Due sono le necessità dell’uomo: l’amore e il dolore. L’amore che vi impedisce di commettere il male. Il dolore che ripara il male.
Questa è la scienza da apprendere: sapere amare e sapere soffrire. Ma voi non sapete amare e non sapete soffrire: sapete far soffrire, ma ciò non è amore; è, anzi, odio.
Perché siete sapienti nel male e tanto ignoranti nel bene? Perché? Non divenite mai sazi di odio e ferocia? E volete che Dio vi perdoni?

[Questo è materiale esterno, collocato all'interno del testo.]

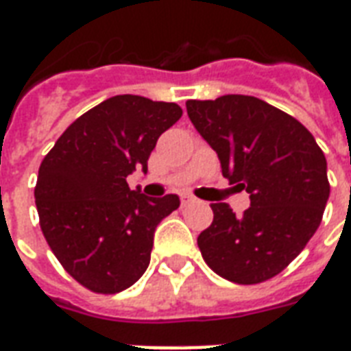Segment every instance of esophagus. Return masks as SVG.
Returning <instances> with one entry per match:
<instances>
[{"mask_svg": "<svg viewBox=\"0 0 351 351\" xmlns=\"http://www.w3.org/2000/svg\"><path fill=\"white\" fill-rule=\"evenodd\" d=\"M193 201H195V199L191 197V195H182V205L184 206L190 205V203H193Z\"/></svg>", "mask_w": 351, "mask_h": 351, "instance_id": "obj_1", "label": "esophagus"}]
</instances>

Tornate all’amore, figli, e sappiate sopportare il dolore. Ché se non siete tanto miei figli da saper volere il dolore per espiare l’altrui peccare, come Io seppi e volli, siate almeno figli al punto da non maledirmi per il dolore che voi avete generato e di cui mi fate accusa.
Giù la vostra stolta superbia! Imparate dal pubblicano[368] a riconoscere come siete indegni, come vi siete resi indegni di vivere sotto lo Sguardo che è protezione. Gettate lungi da voi le vane seti della Terra e accostatevi alla Fonte di Vita che da venti secoli fluisce per voi. Inoculatevi la Vita nei cuori che muoiono incancreniti nel peccato o intisichiti nell’indifferenza.

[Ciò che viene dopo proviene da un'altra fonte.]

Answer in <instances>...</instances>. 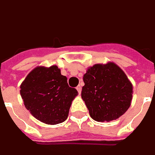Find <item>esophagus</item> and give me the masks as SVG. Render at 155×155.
<instances>
[{
    "instance_id": "34e87169",
    "label": "esophagus",
    "mask_w": 155,
    "mask_h": 155,
    "mask_svg": "<svg viewBox=\"0 0 155 155\" xmlns=\"http://www.w3.org/2000/svg\"><path fill=\"white\" fill-rule=\"evenodd\" d=\"M76 89L78 90V93H79V94H80V93H81L82 87H81V85H80V84H79V85H78V86H77V88H76Z\"/></svg>"
}]
</instances>
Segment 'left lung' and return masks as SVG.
<instances>
[{"label":"left lung","instance_id":"1","mask_svg":"<svg viewBox=\"0 0 155 155\" xmlns=\"http://www.w3.org/2000/svg\"><path fill=\"white\" fill-rule=\"evenodd\" d=\"M83 79L81 97L94 120H117L130 107L133 84L116 64H96L87 69Z\"/></svg>","mask_w":155,"mask_h":155}]
</instances>
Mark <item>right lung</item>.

Chiamatemi ai vostri sepolcri. Sono il Cristo, il Risuscitatore. Non chiedo che di essere chiamato per accorrere e dire[369]: “Vieni fuori”. Fuori dalla morte. Fuori dal male. Fuori dall’egoismo, fuori dalla lussuria, fuori dall’odio maledetto che vi consuma senza darvi gioia. Fuori da ciò che è orrore per entrare in Me, per entrare con Me nella Luce, per rinascere nell’Amore, per conoscere la vera Scienza, per conseguire la Pace e la Vita, che essendo mie hanno di Me l’eternità.»
[365] creazione che è narrata, inclusa la successiva “colpa”, in Genesi 1-3.
[366] parte, non nel significato di porzione, ma piuttosto in quello di partecipazione. Il concetto, già incontrato il 12 agosto, viene chiarito negli scritti del 17 agosto e del 1°, 7 e 10 ottobre.
[367] dai Profeti, per esempio: Geremia 4, 4 e 22, che è il rinvio che la scrittrice mette, a matita, alla fine del “dettato”.
[368] pubblicano, quello della parabola di Luca 18, 9-14.
[369] dire, come in Giovanni 11, 43.